Story Published:
May 11, 2006 at 4:32 PM PST
Story Updated:
Aug 31, 2006 at 7:25 AM PST
SEATTLE - The sheer rock fin emerging in Mount St. Helens'
crater lost about a third of its northern face recently, but
because lava keeps pushing to the surface, the height remained the
same Thursday - around 330 feet.
A burst of seismic activity at the mountain Sunday night likely
corresponded to the collapse. "Certainly a big piece fell off -
something like 65,000 cubic yards," said geologist Dan Dzurisin at
the Cascades Volcano Observatory in Vancouver, Wash., about 50
miles from the mountain and 150 miles south of Seattle.
Bad weather had iced over scientists' cameras on the rim of the
volcano, so the rockfall wasn't recorded on film, he said.
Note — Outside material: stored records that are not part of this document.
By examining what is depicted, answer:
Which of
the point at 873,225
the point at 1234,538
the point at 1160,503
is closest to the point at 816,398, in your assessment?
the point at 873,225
Now the fin is about the same height as it was before, but rock
that was previously in the middle is now at the top.
"At that height, it becomes unstable and ... begins to collapse
under gravity," he said. Boulders and finer rubble from the
crumbling top surround the base of the fin.
This is the seventh rock feature formed by lava in the crater
since the 8,364-foot mountain reawakened with a drumfire of
low-level seismic activity in September 2004.
The crater was formed by the southwest Washington volcano's
deadly May 18, 1980, eruption that killed 57 people and blasted
about 1,300 feet off the then-9,677-foot peak.
The most recent lava feature started growing in mid-October,
Dzurisin said.
The emerging rock takes different shapes, depending on what it
meets at the surface.
At the moment it's like toothpaste coming out of a tube. "As it
emerges it's having to deal with its own debris, so we're seeing
steeper-sided features looking more like spines," the geologist
said.
The pace of the lava extrusion has slowed since October 2004, he
added. For the past few months, St. Helens has been pushing lava to
the surface at a pace of about 1 meter per second, down from 6
meters a second.
It's not yet clear whether it's slowing to a stop, or has
reached a pace it can maintain for years or even decades, Dzurisin
said.
"St. Helen's loves to build domes," he said. "It's built many
in its history and we suspect some of those went on for decades.
"We might be in that situation - and then again we might not."